Plötzlich gesellt sich eine weitere Hand dazu. Eine große männliche Hand. »Warte, ich helfe dir«, ertönt eine warme, tiefe Stimme und lässt mich nun hochschauen. Direkt in Connor Hales Gesicht, der mir ein Lächeln zu wirft.

»Was flitzt du hier so durch die Gänge?«, fügt er fragend hinzu und gluckst leise.

»Ich habe Mathe bei Mr. Wilson.«

Verstehend nickt Connor. Wilson ist bei jedem Schüler bekannt. Auch bei denjenigen, die ihn, zum Glück, noch nie persönlich als Lehrer hatten. Während ich mich wieder hinstelle, reicht mir Connor ein paar Blätter. Kurz hält er in seiner Bewegung inne, zieht seine Stirn kraus und legt den Kopf schief. Ich folge seinen Blick aufs Papier, wo unzählige Titel und Untertitel stehen, die ich während des Brainstormings aufgeschrieben habe.
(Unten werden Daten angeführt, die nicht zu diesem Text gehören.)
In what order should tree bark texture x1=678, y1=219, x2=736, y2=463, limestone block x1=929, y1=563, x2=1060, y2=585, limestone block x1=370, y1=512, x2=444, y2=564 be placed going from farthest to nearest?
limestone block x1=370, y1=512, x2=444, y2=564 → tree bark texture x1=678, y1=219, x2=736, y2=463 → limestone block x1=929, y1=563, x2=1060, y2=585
»Sind ein paar Coole dabei.«

Ich murmle ein leises Dankeschön. Gott, da ist überhaupt kein ‚Cooles' dabei. Vielleicht möchte Connor einfach nur nett sein. Immer noch lächelnd streicht er sich durch seine lockigen dunkelblonden Haare. Nun gut, so wirklich lockig sind sie nicht. Eigentlich sind sie vom Haaransatz her relativ glatt und fangen an, sich in den Längen leicht zu wellen. Dann deutet er mit dem Zeigefinger auf meinen Notizblock. »Und, gibt Noah gute Antworten zum Schreiben?«

Etwas verdattert über die Frage ziehe ich meine Augenbrauen ein Stück hoch und atme tief ein. Sofort kommt mir das erste Interview vor zwei Tagen ins Gedächtnis, als Noah am Anfang nur einsilbige Antworten gegeben und mich quasi zur Verzweiflung gebracht hatte. Aber nach einiger Zeit konnte ich mit seinen Antworten wirklich etwas anfangen.